Sorting a dictionary by value when the values are large float numbers (tried lambda and itemgetter b-CodePudding

I have a csv file with people's names and averages as below:

mandana,7.5
hamid,6.066666666666666
sina,11.285714285714286
sara,9.75
soheila,7.833333333333333
ali,5.0
sarvin,11.375

I want to sort it by the averages and write it into another file. I've tried lambda and itemgetter but I didn't get the proper result. Here is my code:

def calculate_sorted_averages(file1, file2):
with open (r'C:\Users\sony\Desktop\Python with Jadi\file1.csv', 'r') as f1:
    reader=csv.reader(f1)
    d={}
    for row in reader:
        name=row[0]
        average=row[1]
        d[name]=average
    sorted_dict=OrderedDict(sorted(d.items(), key=operator.itemgetter(1), reverse=True))
    with open (r'C:\Users\sony\Desktop\Python with Jadi\file2.csv', 'w', newline='') as f2:
        for key in sorted_dict.keys():
            writer=csv.writer(f2)
            writer.writerow([key,sorted_dict[key]])

And here is my output:

sara,9.75
soheila,7.833333333333333
mandana,7.5
hamid,6.066666666666666
ali,5.0
sarvin,11.375
sina,11.285714285714286

As you can see it is not sorted. I've tried also lambda and it didn't work. I'm now frustrated and don't know what to do. Can anyone help me? Thanks.
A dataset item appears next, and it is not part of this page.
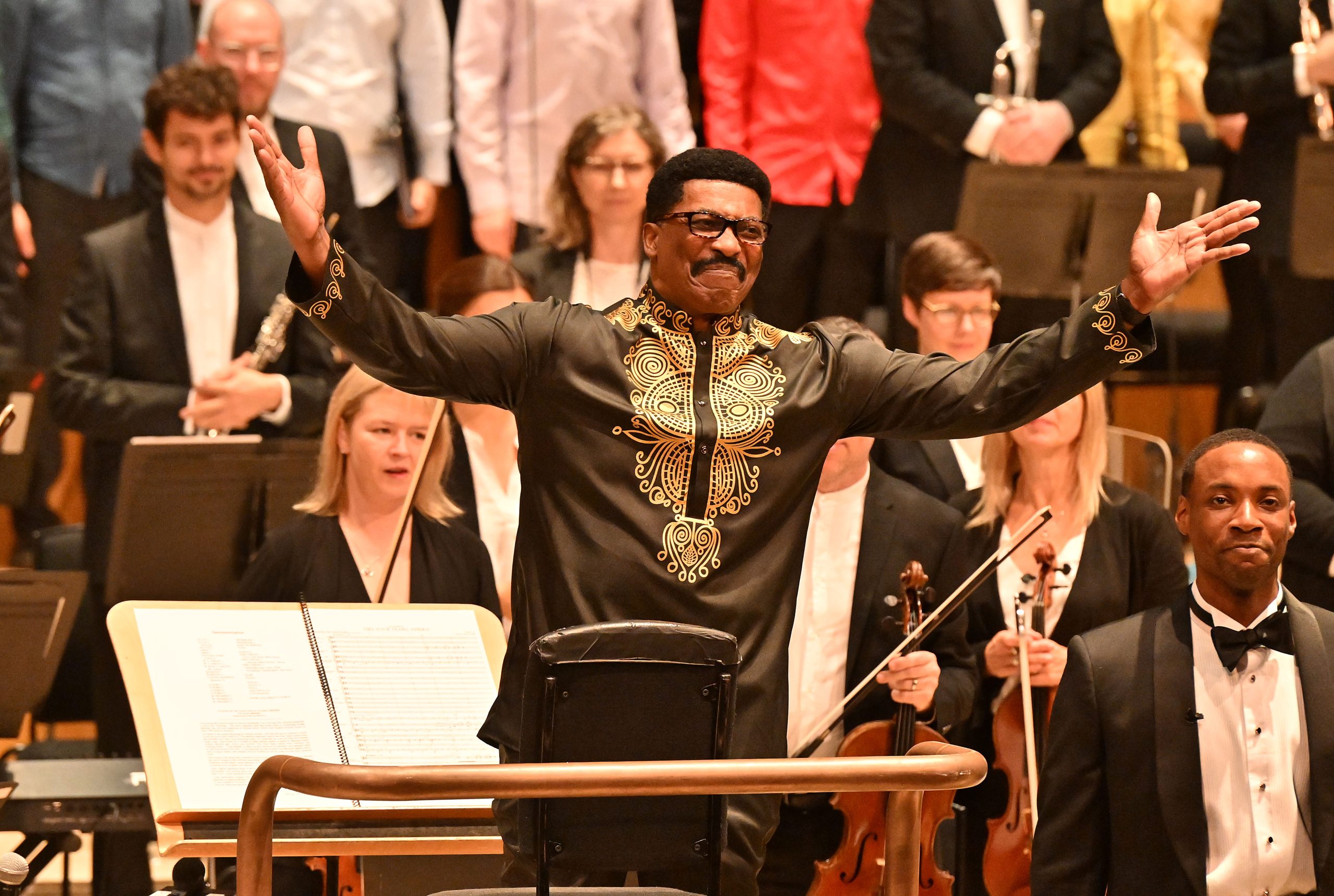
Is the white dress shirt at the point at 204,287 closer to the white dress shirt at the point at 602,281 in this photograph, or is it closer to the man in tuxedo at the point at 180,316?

CodePudding user response：

You got your result because you're sorting lexicographically (comparing your floats as strings) instead of sorting by their numeric value.

All you're missing is casting the numeric value to float and you're done, and sort as usual with key=operator.itemgetter(1)

def calculate_sorted_averages(file1, file2):
    d = {}
    with open (r'path/to/unsorted.csv', 'r') as f1:
        reader=csv.reader(f1)
        for row in reader:
            name=row[0]
            average=row[1]
            d[name]=float(average)
    sorted_dict=OrderedDict(sorted(d.items(), key=operator.itemgetter(1), reverse=True))
    with open (r'path/to/sorted.csv', 'w', newline='') as f2:
        for key in sorted_dict.keys():
            writer=csv.writer(f2)
            writer.writerow([key,sorted_dict[key]])

CodePudding user response：

aaa = {'0': ['mandana', 7.5], '1': ['hamid', 6.066666666666666], '2': ['sina', 11.285714285714286], '3': ['sara', 9.75],
       '4': ['soheila', 7.833333333333333], '5': ['ali', 5.0], '6': ['sarvin', 11.375]}

sorted_ = sorted(aaa.items(), key=lambda x: x[1][1])
sorted_ = dict(sorted_)

Output

{'5': ['ali', 5.0], '1': ['hamid', 6.066666666666666], '0': ['mandana', 7.5], '4': ['soheila', 7.833333333333333], '3': ['sara', 9.75], '2': ['sina', 11.285714285714286], '6': ['sarvin', 11.375]}

You didn't show the entire dictionary with the keys. So I created my 'aaa'. Sorting takes place by the second element.

CodePudding user response：

By default, text read from a file, with or without csv.reader, is stored into strings. You need to call float on the second element of each row, to interpret it as a floating-point number.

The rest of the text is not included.